Some call it the data deluge, others the Fourth Paradigm – whatever your phrase of choice, it’s undeniable that science is increasingly driven by the easy availability of large amounts of data. The web is instrumental in their dissemination around the world. Web service providers such as Amazon enable storage of and access to data in the cloud. Continuing our progress in the exploration of the natural world depends ever more crucially on our ability to curate data and extract information from it.
On the last day of .Astronomy, David Hogg gave a talk on the paper he posted with collaborator Dustin Lang to astro-ph last week. In the paper Lang & Hogg describe how they reconstructed the orbit of Comet 17P/Holmes, which was prominently visible in the night sky in 2007, from images posted to the web by amateur photographers. After performing a Yahoo! image search and sorting out the relevant pictures, they ran their image set through the Astronomy.net system. Astrometry.net, created by Lang, cleverly attempts to calculate an astrometric calibration of astronomical images that contain no positional information, by fitting the positions of stars to known asterisms.

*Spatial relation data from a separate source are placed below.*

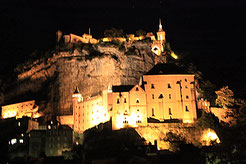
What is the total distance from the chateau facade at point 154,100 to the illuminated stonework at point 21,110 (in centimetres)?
2005

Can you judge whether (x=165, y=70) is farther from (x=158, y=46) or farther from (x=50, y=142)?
(x=50, y=142)

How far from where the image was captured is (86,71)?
84.6m

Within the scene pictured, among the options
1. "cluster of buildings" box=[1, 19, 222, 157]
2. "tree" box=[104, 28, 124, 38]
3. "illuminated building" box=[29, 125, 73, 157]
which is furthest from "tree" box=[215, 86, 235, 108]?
"tree" box=[104, 28, 124, 38]

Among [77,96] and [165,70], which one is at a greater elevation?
[165,70]

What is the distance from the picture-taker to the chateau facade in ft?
209

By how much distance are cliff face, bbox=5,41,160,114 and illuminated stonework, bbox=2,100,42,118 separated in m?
4.38

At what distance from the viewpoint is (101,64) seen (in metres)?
85.1

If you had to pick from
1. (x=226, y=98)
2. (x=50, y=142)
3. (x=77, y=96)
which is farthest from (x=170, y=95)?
(x=50, y=142)

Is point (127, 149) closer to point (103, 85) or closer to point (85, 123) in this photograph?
point (85, 123)

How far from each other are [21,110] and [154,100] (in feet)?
122

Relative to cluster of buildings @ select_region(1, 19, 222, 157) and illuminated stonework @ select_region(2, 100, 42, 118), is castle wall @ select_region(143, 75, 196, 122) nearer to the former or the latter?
cluster of buildings @ select_region(1, 19, 222, 157)

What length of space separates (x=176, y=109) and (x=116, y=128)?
45.4 feet

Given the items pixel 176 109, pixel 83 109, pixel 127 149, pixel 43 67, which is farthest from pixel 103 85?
pixel 127 149

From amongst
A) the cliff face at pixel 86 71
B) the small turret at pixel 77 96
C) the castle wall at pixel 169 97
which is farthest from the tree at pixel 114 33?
the castle wall at pixel 169 97
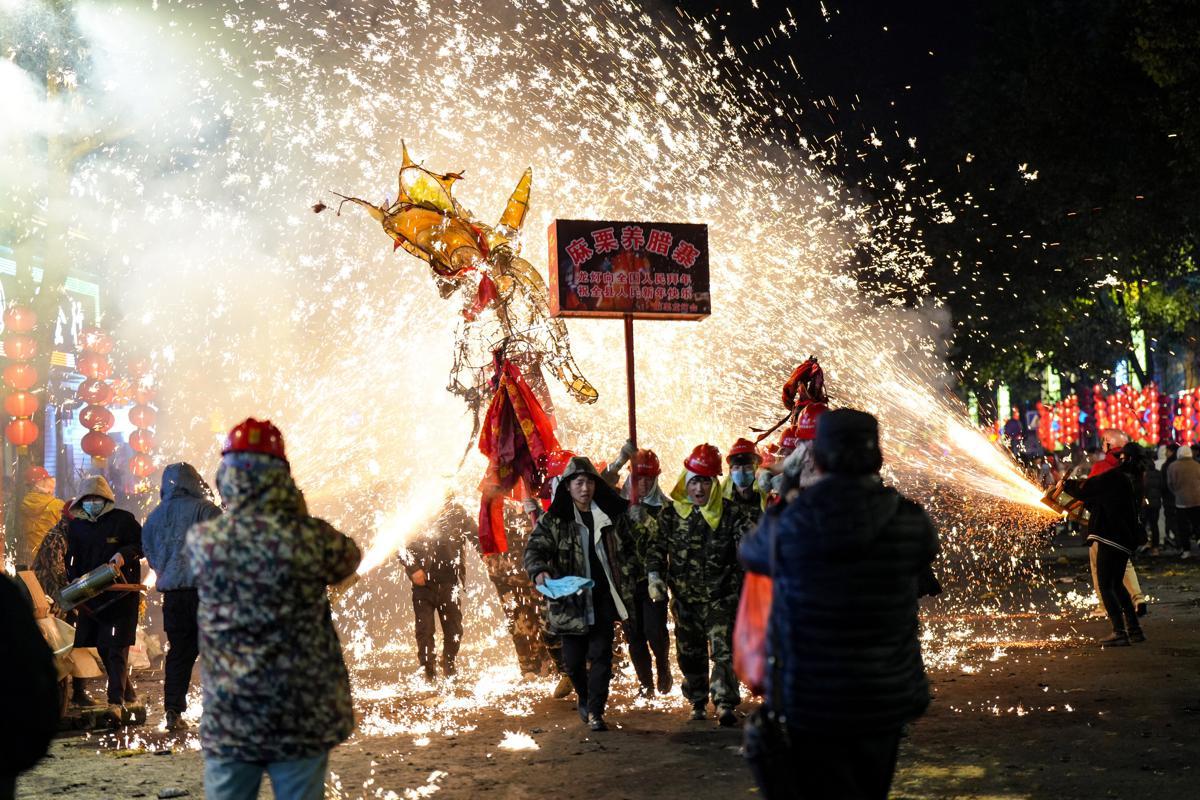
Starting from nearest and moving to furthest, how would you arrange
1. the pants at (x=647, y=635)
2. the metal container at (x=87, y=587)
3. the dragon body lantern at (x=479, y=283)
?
the metal container at (x=87, y=587)
the pants at (x=647, y=635)
the dragon body lantern at (x=479, y=283)

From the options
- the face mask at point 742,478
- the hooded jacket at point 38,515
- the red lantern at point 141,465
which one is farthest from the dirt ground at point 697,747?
the red lantern at point 141,465

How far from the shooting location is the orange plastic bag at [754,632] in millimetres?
3928

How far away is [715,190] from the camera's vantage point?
1814 cm

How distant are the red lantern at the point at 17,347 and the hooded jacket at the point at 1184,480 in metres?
18.3

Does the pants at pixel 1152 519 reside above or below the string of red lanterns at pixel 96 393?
below

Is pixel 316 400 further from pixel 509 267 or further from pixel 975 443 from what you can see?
pixel 975 443

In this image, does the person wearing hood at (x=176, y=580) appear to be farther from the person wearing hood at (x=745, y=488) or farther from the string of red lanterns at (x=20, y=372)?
the string of red lanterns at (x=20, y=372)

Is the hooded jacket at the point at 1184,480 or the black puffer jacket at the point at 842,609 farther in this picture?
the hooded jacket at the point at 1184,480

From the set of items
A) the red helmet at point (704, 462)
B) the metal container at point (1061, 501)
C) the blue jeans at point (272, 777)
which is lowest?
the blue jeans at point (272, 777)

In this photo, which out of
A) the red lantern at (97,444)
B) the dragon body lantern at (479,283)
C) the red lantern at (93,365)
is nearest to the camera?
the dragon body lantern at (479,283)

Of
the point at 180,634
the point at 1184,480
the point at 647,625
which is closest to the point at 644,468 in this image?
the point at 647,625

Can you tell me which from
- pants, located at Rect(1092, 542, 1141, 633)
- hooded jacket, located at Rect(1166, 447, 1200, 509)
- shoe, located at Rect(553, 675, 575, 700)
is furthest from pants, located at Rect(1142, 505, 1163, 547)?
shoe, located at Rect(553, 675, 575, 700)

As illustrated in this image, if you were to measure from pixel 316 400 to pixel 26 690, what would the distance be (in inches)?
899

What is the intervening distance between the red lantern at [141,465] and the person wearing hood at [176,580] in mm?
16058
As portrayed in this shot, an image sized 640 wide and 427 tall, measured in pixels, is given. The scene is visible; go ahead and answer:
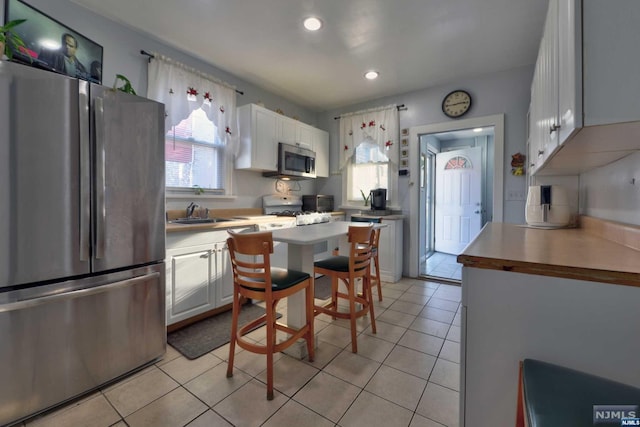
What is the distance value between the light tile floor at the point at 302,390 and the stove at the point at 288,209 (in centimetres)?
157

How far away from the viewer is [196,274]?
225 cm

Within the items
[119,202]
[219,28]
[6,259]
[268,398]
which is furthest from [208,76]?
[268,398]

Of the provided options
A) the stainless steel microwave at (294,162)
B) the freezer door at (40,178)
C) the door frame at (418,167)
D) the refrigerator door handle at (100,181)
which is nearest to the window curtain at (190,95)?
the stainless steel microwave at (294,162)

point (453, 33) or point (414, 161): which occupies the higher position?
point (453, 33)

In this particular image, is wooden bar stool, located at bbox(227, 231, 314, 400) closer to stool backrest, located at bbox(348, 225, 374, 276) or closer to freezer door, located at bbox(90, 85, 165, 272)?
stool backrest, located at bbox(348, 225, 374, 276)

The position of the comet itself, as it’s essentially a fast-moving object rather than a star at fixed position, is itself not fitted by the algorithm. Working on the assumption that photographers try to place the object of note near the centre of the frame, Lang & Hogg essentially fitted the pointing direction of the photographers’ cameras rather than the comet itself. The only available metadata are the EXIF information generated by the digital cameras, which contains a timestamp (but no timezone, which adds a bit of confusion).
The resulting orbit, obtained by Bayesian inference from the astrometrically calibrated images, is pretty close to that previously published in the literature. This is a pretty cool result, considering that the authors didn’t even attempt to locate the comet itself in the images. The method is crude but effective.
It’s a light-hearted paper and a fun read (with lolcats!), notably posted to astro-ph on April 1st. But it nonetheless carries an important message.
The orbit of Comet Holmes was well constrained before this work was published; that’s not the novelty of this work. The method, however, is both neat and meaningful, in that it combines both the ready availability of seemingly (scientifically) useless data and clever modelling to get to a real scientific result. It’s citizen science with unwitting participants. Compared with the traditional citizen science projects in astronomy, like Galaxy Zoo or the ε Aur observing campaign, this work is cheap as chips, as the data are already there.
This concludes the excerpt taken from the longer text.